Overthinking

Overthinking

One of the common traits among people who come to see me is overthinking, and a lot of people want to have a quieter mind, or a less intense inner dialogue.  But as people often ask me – “How do you learn to think less?”

Some of this overthinking is often experienced as worrying.  This particular type of overthinking, which is more about the wider habit of overthinking rather than overthinking a particular situation, responds really well to a technique called “active worrying”.  In this people are not just allowed but encouraged to worry for a set amount of time a day.  There are two conditions attached to this however – they are not to pursue a worrying thought outside of their set worry time, and they have to adopt a structured way of worrying.

One of the awful effects of overthinking is that it stops people enjoying their lives, as instead of being in the moment they deconstruct their experience.  People can end up trapped in the maze of their own thoughts rather than engaging with their lives and other people.

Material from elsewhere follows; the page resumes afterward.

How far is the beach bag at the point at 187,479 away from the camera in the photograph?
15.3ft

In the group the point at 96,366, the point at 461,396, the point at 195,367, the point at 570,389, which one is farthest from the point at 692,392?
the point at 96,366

There are though techniques that can work just as well with overthinking about particular situations, experiences, or relationships.

The first of these is taken from the active worrying, and is the acceptance that you cannot control everything.  Overthinking can be driven by the desire to control events by anticipating possible outcomes.  The issues with this approach are two-fold – firstly our minds aren’t equipped to track and compare these constantly branching scenarios, and instead of making us more prepared the exercise makes us more stressed.  The second issue is that there will always be events that will be out of your control, and your mental health will be improved in the long term by accepting this.

A second technique from active worrying is that of taking action – if there is something that you can do to resolve or better understand a situation then either do it or set a firm date to do it, and return to it then.  Overthinking can just become a mental habit around certain questions or certain tasks.  In common with procrastination if there are certain decisions you can only make in the “right frame of mind” then actively work on invoking that frame of mind, rather than waiting for it to arise spontaneously.

The third technique is to get some perspective and distance from events, as these are powerful in helping to stop overthinking. Often when people are on holiday they find that the physical distance and separation allow them to look at their situation more objectively, and to find decision making easier.  Time is also a great provider of perspective, and as little as a month or even a couple of weeks can be enough distance to show an issue in its true proportions.  Techniques such as imagining yourself moving forward to those points in time and looking back, whilst simple, can be enough to provide that emotional distance necessary to stop the overthinking.

A fourth technique is to make sure that you aren’t putting yourself in situations where overthinking is likely to occur.  This might be entertaining vague or unresolved fears – if this is the question then make yourself write out these fears in full.  This will force you to complete your thoughts in a way that internal dialogue doesn’t, and can help you to see your fears as baseless or greatly overstated.  Another way in which you might be making yourself more susceptible to overthinking is to mull over things when physically or mentally tired – instead develop the mental discipline to return to it only when you feel refreshed.  The final way in which you may put yourself in a situation where you’re likely to overthink is by discussing things with other habitual over-thinkers.

The fifth and final technique is to develop a habit of mindfulness.  Many people express the idea that they can’t learn to be mindful until they’ve stopped overthinking, which is like saying that you won’t join a gym until you’re fit enough to use all the machines.  Mindfulness isn’t just about being more present and engaged in the moment, it’s also about self-compassion and not thinking badly of yourself when you do overthink.  Instead of stepping into that stream of thought you simply note that you’re overthinking again and return to the moment.

For most people it’s this simplest of ideas that is the hardest to achieve – that in order to climb out of our hole that we must first put the spade down.